Ora bem: a proposta é uma manifestação de vontade que, como qualquer outra manifestação do espírito humano, postula uma interpretação. Trata-se de declaração pela qual o concorrente manifesta à entidade adjudicante a sua vontade de contratar e o modo pelo qual se dispõe a fazê-lo. Pese embora o seu estatuto sui generis, subordinada a determinados requisitos essenciais, como a seriedade, firmeza e certeza, não deixa de encerrar uma declaração negocial do concorrente privado em relação à Administração Pública. Como verdadeira declaração de vontade negocial que é, também se lhe deve aplicar as regras da interpretação da declaração negocial constantes dos artigos 236º e ss. do Código Civil, assim como a teoria dos vícios da vontade.
Segundo o critério interpretativo do artigo 236º, que segue a doutrina da impressão do destinatário, a proposta vale com o sentido que um destinatário razoável, colocado na posição concreta do real declaratário, lhe atribuiria. Ora, atendendo ao conjunto dos elementos que fazem parte da proposta, assim como às deduções lógicas que se podem fazer dos números apresentados nos cronogramas, é evidente que uma pessoa razoável, normalmente atenta, não pode concluir que a proposta ultrapassa objectivamente o prazo de 4 meses. Basta ler o que o proponente diz a respeito do cronograma geral onde figuram os 88 dias: «o Cronograma Geral apresentado, pretende somente neste momento apresentar o encadeamento das acções. É um processo que necessita ainda de definições de datas de calendário e acompanhamento por parte da equipa de planeamento». Neste contexto, não faz qualquer sentido tentar encontrar no calendário um dia de início do prazo de 88 dias úteis de execução do contrato cujo termo final ocorra para além dos 4 meses, pois, esse prazo é meramente indicativo de um programa de acção que se supõe e se pretende que nunca ultrapasse o prazo de 4 meses e que para que tal não aconteça pode ser passível de “definições de data de calendário”. O proponente é bem explícito no sentido de que não pretende ultrapassar o prazo de 4 meses. Apenas, para efeito de elaborar os cronogramas, converteu tal prazo em dias úteis, o que originou as dúvidas de dois concorrentes, mas que, numa leitura atenta da proposta, não têm razão de ser.

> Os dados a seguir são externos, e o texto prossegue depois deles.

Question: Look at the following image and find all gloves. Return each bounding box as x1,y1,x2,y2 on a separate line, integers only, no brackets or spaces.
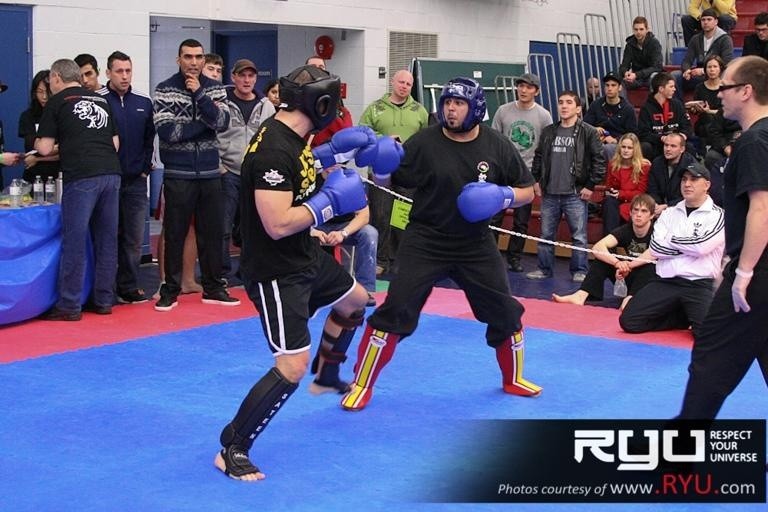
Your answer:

Por outro lado, se perante os cronogramas, fica menos claro qual o prazo certo de entrega e instalação dos quadros interactivos, tal ambiguidade pode resultar de um erro na formulação da proposta, o qual que deve ser objecto de esclarecimentos por parte da Administração antes de se praticar um acto de exclusão. É o que resulta do nº 2 do artigo 92º do DL 197/99: «no estrito respeito pelos princípios da igualdade, da imparcialidade e da estabilidade, o júri pode solicitar aos concorrentes, por escrito, esclarecimentos sobre aspectos das propostas que suscitem fundadas dúvidas, devendo fixar prazo para a obtenção, por escrito, da respectiva resposta». Como refere Paulo Otero, «recai sobre a Administração a obrigação de atender aos eventuais vícios da vontade de que possa enfermar a declaração negocial do recorrente, nomeadamente os erros materiais ostensivos apreensíveis da mera leitura da proposta apresentada, ou seja, os erros que incidem sobre os elementos não variáveis que os concorrentes tiverem que tomar em consideração na elaboração das respectivas propostas. Sendo certo que só através de pedidos de esclarecimentos aos concorrentes é que a Administração pode concluir pela existência ou não de qualquer erro e bem assim da sua dimensão» (cfr. revista “O Direito”, Ano 131, 1990, pág. 92 e 93).
Portanto, sendo o prazo máximo de execução um prazo invariável, em face das dúvidas originadas pelos cronogramas, o que se impunha era um pedido de esclarecimentos e não a exclusão da proposta, como defendem os recorrentes. Mas, tendo interpretado, e bem, que a proposta não pretendeu ultrapassar o prazo de 4 meses, fez reflectir na avaliação do factor “qualidade técnica da proposta” as deficiências encontradas na metodologia de execução do projecto. Não havia, pois, qualquer motivo para excluir a proposta, pelo que, nesta parte, a sentença incorre em erro de julgamento e, com o tal, deve ser revogada.
3.3. Entendem os recorridos que a proposta adjudicada é uma proposta condicionada ou variante, “uma vez que consubstancia uma solução alternativa à exigida no caderno de encargos, pois possuía, na altura do concurso e aquando da apresentação da Proposta, a funcionalidade exigida”, e que “algumas funcionalidades propostas não estão ainda disponíveis, mas estarão no futuro, o que implica, necessariamente, que apenas poderiam ser fornecidas no futuro, não existindo à data da Proposta e do Concurso”.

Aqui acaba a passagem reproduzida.